What you have to do: Reproduce every entry exactly.

Information shown:
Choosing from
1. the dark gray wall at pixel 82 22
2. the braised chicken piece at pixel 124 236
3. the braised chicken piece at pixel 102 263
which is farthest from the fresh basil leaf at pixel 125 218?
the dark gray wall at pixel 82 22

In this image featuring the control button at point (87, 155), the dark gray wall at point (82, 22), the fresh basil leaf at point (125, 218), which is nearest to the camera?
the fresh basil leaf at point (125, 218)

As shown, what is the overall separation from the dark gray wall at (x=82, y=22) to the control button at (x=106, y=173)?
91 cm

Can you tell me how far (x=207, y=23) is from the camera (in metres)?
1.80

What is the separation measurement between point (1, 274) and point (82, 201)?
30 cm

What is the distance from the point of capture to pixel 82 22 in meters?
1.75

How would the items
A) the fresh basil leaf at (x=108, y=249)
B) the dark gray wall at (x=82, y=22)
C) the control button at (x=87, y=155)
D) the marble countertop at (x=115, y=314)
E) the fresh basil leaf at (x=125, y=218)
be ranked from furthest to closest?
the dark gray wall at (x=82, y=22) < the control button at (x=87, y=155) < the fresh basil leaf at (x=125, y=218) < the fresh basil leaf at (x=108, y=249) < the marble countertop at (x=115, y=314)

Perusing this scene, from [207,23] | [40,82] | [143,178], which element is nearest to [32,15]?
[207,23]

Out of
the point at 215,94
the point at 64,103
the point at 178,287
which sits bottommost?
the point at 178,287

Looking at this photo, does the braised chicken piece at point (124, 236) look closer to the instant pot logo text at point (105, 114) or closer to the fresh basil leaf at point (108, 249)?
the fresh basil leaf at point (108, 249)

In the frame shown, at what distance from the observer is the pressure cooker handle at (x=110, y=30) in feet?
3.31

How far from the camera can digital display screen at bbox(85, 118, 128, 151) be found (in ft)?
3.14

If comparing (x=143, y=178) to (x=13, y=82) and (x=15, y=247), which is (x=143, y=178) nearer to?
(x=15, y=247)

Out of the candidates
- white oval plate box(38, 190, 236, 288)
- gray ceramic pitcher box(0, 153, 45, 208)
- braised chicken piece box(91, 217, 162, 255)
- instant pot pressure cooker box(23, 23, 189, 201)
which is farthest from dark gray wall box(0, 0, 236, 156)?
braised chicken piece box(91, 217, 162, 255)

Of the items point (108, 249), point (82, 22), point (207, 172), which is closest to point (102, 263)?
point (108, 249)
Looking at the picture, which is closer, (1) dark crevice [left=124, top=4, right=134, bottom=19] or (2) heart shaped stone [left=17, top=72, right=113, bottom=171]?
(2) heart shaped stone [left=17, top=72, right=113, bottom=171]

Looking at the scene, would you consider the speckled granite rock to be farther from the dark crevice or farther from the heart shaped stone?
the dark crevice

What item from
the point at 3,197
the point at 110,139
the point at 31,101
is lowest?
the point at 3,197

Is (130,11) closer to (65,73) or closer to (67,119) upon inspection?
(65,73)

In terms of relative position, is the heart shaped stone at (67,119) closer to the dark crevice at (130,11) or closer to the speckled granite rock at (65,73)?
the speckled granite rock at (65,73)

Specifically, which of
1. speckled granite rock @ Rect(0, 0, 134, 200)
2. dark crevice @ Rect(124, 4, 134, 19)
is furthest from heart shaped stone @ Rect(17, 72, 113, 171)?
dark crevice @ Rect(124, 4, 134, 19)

Solution to the exercise:
Choosing from
1. the dark gray wall at pixel 82 22
2. the braised chicken piece at pixel 124 236
3. the braised chicken piece at pixel 102 263
which is farthest from the fresh basil leaf at pixel 125 218?
the dark gray wall at pixel 82 22

In this image featuring the control button at point (87, 155), the dark gray wall at point (82, 22), the fresh basil leaf at point (125, 218), which is nearest to the camera?
the fresh basil leaf at point (125, 218)

As shown, what is the overall separation from the dark gray wall at (x=82, y=22) to the control button at (x=106, y=173)?
91 cm

Can you tell me how far (x=207, y=23) is from the camera (in metres)?
1.80

What is the separation measurement between point (1, 274) and point (82, 201)?
30 cm

What is the distance from the point of capture to pixel 82 22 in meters?
1.75

How would the items
A) the fresh basil leaf at (x=108, y=249)
B) the dark gray wall at (x=82, y=22)
C) the control button at (x=87, y=155)
D) the marble countertop at (x=115, y=314)
E) the fresh basil leaf at (x=125, y=218)
be ranked from furthest to closest?
the dark gray wall at (x=82, y=22) < the control button at (x=87, y=155) < the fresh basil leaf at (x=125, y=218) < the fresh basil leaf at (x=108, y=249) < the marble countertop at (x=115, y=314)

Perusing this scene, from [207,23] | [40,82] | [143,178], which element is nearest to [32,15]?
[207,23]

Out of
the point at 215,94
the point at 64,103
the point at 178,287
which sits bottommost?
the point at 178,287

Looking at this photo, does the braised chicken piece at point (124, 236) look closer to the instant pot logo text at point (105, 114) or closer to the fresh basil leaf at point (108, 249)?
the fresh basil leaf at point (108, 249)

In the frame shown, at what distance from the observer is the pressure cooker handle at (x=110, y=30) in feet?
3.31

How far from the camera can digital display screen at bbox(85, 118, 128, 151) be found (in ft)?
3.14

If comparing (x=143, y=178) to (x=13, y=82) and (x=15, y=247), which is (x=143, y=178) nearer to?
(x=15, y=247)

Out of the candidates
- white oval plate box(38, 190, 236, 288)
- gray ceramic pitcher box(0, 153, 45, 208)
- braised chicken piece box(91, 217, 162, 255)
- instant pot pressure cooker box(23, 23, 189, 201)
which is farthest from dark gray wall box(0, 0, 236, 156)?
braised chicken piece box(91, 217, 162, 255)

Of the items point (108, 249), point (82, 22), point (207, 172), which is closest to point (102, 263)?
point (108, 249)
Looking at the picture, which is closer, (1) dark crevice [left=124, top=4, right=134, bottom=19] or (2) heart shaped stone [left=17, top=72, right=113, bottom=171]?
(2) heart shaped stone [left=17, top=72, right=113, bottom=171]

Looking at the scene, would you consider the speckled granite rock to be farther from the dark crevice or farther from the heart shaped stone?
the dark crevice

What item from
the point at 3,197
the point at 110,139
the point at 31,101
is lowest?
the point at 3,197

Is (130,11) closer to (65,73) or closer to (67,119) upon inspection?
(65,73)

In terms of relative position, is the heart shaped stone at (67,119) closer to the dark crevice at (130,11) or closer to the speckled granite rock at (65,73)?
the speckled granite rock at (65,73)

Specifically, which of
1. speckled granite rock @ Rect(0, 0, 134, 200)
2. dark crevice @ Rect(124, 4, 134, 19)
is furthest from heart shaped stone @ Rect(17, 72, 113, 171)?
dark crevice @ Rect(124, 4, 134, 19)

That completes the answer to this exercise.